The network of miners collectively are providing such computing power that within a blockchain network new blocks can be mined in a reasonable time. By adjusting a difficulty it’s possible to control how often new blocks are added to the chain.
Another aspect of blockchain security is distribution. By distribution we understand that there is no one central authority. Copies of a blockchain are distributed across all nodes within a network. That introduces a few problems.
When adding a new block to the chain, nodes need to agree that particular block is valid and will be added as a next block. This problem is called a consensus problem and there are few strategies how to solve it. Usually there is some threshold that if for example more than 50% of nodes agree that block is valid it is added to the chain and new version of chain is distributed across a network.
Consensus algorithms are a broad topic and I’d look onto them in future posts.
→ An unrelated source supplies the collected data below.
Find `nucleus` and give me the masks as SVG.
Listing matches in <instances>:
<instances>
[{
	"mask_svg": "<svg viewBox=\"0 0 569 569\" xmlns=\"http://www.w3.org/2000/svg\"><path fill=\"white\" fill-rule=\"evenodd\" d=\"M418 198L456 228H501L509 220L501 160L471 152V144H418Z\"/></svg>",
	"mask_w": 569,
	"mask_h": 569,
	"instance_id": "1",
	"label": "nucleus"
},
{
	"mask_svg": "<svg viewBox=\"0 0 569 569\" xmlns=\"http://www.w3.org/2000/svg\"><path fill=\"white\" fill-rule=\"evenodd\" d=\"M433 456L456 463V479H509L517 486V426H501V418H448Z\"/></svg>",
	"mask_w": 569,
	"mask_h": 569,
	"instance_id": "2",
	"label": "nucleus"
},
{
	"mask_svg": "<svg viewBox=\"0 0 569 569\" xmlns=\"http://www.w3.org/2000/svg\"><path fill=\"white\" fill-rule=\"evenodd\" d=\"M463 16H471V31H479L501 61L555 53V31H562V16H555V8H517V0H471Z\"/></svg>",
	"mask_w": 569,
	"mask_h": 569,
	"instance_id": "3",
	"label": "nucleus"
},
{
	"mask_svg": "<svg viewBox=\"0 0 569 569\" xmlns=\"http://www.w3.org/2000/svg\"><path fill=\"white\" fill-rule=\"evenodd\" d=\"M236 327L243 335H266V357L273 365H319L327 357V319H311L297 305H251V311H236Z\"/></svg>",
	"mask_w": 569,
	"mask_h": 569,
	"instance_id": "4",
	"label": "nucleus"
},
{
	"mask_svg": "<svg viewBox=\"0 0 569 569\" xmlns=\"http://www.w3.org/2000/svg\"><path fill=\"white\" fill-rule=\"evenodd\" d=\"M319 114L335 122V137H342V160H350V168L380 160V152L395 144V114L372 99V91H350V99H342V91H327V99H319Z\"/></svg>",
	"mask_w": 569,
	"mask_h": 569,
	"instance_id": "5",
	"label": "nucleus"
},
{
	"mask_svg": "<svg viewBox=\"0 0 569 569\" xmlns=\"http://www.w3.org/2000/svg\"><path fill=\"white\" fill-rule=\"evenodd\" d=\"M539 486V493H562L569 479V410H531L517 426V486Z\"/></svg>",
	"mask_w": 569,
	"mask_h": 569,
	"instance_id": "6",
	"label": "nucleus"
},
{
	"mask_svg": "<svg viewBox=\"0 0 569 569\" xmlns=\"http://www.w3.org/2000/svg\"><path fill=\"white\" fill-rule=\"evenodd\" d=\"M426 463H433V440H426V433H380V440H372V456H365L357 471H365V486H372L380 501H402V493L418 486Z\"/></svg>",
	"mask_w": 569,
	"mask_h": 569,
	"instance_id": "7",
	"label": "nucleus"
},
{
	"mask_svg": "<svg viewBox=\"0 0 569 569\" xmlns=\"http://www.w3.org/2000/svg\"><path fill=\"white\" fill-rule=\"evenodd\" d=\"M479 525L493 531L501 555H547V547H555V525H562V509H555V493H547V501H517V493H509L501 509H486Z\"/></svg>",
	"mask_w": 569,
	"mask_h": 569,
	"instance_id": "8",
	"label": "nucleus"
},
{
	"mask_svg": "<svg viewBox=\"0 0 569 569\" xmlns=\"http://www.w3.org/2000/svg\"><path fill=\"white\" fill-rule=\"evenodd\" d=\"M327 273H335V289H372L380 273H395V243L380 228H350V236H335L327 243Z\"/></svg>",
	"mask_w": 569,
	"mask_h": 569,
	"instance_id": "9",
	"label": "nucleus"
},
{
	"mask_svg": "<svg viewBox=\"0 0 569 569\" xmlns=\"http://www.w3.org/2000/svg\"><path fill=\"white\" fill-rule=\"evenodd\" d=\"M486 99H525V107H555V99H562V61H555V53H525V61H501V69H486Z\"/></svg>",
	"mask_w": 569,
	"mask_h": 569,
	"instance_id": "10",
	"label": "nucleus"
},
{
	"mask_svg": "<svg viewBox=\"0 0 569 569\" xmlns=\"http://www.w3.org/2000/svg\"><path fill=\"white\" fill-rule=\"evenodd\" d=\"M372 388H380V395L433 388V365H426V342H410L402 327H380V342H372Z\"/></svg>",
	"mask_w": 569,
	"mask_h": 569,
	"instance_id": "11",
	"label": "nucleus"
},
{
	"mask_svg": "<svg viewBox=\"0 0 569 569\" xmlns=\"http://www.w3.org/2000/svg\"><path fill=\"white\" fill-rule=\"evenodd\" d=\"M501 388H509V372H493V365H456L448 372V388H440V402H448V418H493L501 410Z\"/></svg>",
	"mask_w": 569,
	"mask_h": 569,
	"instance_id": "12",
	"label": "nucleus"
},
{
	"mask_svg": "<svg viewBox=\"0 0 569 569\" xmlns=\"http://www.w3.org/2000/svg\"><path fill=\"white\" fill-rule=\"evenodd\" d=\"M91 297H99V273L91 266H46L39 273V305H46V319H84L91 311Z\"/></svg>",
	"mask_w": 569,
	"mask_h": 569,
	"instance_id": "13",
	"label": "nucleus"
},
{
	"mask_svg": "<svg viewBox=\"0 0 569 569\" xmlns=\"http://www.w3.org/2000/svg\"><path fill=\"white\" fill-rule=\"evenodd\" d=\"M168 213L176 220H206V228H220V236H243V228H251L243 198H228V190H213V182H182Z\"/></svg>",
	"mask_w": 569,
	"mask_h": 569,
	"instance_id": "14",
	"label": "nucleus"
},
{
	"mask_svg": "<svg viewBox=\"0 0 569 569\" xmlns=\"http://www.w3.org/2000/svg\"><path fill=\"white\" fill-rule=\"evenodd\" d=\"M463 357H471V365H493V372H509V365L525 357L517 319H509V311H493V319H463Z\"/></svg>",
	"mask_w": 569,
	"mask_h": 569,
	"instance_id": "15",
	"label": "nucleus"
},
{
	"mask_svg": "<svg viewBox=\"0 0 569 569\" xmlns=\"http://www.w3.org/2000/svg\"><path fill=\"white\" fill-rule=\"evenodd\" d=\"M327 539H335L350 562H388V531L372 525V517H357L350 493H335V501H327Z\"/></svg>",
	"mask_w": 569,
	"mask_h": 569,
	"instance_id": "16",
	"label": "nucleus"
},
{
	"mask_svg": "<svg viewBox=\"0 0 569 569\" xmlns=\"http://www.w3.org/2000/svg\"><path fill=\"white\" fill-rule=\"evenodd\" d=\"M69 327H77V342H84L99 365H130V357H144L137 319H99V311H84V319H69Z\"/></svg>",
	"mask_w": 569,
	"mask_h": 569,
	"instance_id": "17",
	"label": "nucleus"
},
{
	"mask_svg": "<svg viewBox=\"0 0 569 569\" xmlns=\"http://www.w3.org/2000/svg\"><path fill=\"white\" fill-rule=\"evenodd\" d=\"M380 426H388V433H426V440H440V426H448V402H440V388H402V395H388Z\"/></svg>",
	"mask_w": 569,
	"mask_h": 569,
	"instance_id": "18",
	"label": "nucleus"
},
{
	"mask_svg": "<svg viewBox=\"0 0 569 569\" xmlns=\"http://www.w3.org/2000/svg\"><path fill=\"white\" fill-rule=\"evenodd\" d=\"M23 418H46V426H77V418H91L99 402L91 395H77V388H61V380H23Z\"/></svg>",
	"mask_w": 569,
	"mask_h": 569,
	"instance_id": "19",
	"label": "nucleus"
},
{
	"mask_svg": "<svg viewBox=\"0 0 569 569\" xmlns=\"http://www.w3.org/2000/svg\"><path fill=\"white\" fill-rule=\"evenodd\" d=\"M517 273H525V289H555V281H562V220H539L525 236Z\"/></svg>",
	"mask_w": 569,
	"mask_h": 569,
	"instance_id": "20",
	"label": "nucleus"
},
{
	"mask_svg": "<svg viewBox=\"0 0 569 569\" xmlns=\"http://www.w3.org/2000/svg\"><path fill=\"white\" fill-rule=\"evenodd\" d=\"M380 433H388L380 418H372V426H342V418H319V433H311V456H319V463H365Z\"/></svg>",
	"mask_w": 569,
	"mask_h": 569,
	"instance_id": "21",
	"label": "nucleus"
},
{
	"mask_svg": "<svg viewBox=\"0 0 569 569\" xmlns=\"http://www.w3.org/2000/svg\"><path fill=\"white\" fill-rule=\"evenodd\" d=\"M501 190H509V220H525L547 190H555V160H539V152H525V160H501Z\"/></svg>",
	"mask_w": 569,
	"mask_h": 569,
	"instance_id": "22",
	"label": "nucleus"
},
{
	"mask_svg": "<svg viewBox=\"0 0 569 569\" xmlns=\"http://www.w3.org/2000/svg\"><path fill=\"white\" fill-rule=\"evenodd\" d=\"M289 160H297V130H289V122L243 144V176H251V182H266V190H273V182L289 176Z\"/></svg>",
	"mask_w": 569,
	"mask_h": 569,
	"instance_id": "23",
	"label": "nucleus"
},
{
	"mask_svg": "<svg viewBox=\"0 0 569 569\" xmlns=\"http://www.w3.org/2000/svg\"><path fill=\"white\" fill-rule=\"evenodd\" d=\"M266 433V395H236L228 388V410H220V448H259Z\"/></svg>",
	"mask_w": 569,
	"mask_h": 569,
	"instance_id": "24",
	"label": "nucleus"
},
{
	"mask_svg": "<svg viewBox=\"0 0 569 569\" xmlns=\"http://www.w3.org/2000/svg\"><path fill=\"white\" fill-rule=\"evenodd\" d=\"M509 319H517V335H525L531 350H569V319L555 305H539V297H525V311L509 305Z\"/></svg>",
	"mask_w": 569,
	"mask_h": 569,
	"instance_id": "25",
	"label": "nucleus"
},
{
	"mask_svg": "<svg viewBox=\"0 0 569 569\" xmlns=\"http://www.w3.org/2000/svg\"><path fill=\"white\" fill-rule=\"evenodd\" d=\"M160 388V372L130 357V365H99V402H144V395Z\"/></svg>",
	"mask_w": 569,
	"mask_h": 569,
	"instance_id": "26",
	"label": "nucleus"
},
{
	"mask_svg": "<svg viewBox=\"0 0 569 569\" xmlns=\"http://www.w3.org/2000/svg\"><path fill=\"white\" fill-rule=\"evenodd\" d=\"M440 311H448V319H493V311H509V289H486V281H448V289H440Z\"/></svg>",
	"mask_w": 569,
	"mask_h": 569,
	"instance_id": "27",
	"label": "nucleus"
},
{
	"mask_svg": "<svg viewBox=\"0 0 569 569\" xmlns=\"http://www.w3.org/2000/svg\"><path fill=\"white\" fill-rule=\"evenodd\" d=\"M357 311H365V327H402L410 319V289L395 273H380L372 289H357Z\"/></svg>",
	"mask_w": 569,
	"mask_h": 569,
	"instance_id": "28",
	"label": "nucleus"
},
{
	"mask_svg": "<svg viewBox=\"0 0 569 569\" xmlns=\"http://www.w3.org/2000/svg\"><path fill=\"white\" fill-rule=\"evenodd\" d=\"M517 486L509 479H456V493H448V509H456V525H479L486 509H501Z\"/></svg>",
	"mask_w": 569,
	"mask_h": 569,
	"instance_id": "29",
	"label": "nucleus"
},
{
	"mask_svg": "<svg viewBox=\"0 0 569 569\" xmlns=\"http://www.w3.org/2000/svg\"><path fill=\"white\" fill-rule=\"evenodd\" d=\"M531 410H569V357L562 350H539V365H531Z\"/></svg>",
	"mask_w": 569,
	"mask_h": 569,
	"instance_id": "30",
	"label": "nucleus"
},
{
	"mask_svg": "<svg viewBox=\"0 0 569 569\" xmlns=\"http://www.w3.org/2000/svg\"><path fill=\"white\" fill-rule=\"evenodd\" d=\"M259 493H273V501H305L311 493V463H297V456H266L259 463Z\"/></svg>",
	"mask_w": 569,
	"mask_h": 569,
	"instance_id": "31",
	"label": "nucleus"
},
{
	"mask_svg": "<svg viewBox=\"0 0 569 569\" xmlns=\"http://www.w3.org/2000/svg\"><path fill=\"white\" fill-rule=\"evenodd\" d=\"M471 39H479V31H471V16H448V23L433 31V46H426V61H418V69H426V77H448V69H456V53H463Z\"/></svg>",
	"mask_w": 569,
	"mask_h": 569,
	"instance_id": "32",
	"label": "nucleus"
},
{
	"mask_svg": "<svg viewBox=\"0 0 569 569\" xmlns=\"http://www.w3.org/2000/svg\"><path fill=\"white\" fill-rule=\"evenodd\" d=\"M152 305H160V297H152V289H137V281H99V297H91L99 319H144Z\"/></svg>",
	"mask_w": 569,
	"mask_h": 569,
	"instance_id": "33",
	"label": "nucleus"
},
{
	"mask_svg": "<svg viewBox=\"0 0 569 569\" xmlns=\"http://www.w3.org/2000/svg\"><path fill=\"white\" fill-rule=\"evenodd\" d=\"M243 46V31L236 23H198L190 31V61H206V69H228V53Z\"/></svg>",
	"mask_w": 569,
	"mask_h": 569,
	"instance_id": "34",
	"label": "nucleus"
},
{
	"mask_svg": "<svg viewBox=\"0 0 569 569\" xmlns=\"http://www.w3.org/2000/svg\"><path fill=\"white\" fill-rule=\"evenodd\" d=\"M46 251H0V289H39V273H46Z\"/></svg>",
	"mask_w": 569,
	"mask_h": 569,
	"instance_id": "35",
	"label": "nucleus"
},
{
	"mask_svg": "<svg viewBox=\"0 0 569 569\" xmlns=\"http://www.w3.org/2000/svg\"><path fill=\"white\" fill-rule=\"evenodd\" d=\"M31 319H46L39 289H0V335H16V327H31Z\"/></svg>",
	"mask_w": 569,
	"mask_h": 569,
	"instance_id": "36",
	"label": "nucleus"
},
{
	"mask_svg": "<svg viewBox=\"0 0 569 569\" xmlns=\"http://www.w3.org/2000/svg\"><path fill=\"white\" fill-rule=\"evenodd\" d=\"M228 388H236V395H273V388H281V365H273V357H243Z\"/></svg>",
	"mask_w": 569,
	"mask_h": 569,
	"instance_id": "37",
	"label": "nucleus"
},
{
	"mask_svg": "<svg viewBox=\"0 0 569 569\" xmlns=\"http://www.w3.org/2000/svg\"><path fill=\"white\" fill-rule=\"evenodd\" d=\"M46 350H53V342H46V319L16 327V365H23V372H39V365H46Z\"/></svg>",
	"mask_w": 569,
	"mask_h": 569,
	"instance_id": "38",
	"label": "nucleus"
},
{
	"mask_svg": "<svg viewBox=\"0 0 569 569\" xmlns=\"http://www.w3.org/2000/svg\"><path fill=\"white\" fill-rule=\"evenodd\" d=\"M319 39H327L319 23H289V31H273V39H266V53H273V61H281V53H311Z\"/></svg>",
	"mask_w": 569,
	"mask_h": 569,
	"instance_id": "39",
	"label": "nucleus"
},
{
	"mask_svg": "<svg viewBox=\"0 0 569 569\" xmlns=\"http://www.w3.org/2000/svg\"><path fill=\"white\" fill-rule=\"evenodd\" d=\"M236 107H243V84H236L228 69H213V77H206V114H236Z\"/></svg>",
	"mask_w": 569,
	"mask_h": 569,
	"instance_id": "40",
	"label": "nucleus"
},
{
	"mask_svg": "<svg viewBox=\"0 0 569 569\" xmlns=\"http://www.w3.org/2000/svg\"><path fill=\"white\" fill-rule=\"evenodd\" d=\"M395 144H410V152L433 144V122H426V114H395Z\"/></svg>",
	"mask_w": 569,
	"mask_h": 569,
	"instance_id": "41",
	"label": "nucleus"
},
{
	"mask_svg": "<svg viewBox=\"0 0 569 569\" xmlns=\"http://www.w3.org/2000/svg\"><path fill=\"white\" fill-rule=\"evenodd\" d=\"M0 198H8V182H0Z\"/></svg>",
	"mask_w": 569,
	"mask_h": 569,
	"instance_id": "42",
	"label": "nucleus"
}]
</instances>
In this post I’ve only touched the surface of a blockchain topic. The main take away should be that for a software developer blockchain is like a data structure or repository. It has nothing to do really with cryptocurrencies as most people think. It is a way of storing a data or records in a distributed network with a few clever tricks making it more secure than ordinary ways of storing data. It can be brought even further as stored data may be something executable allowing software developers to develop decentralized, distributed applications.
Understanding a very basics of a blockchain should put more light on what it is and how this technology can be utilized (and that it has nothing to do with speculation on BTC).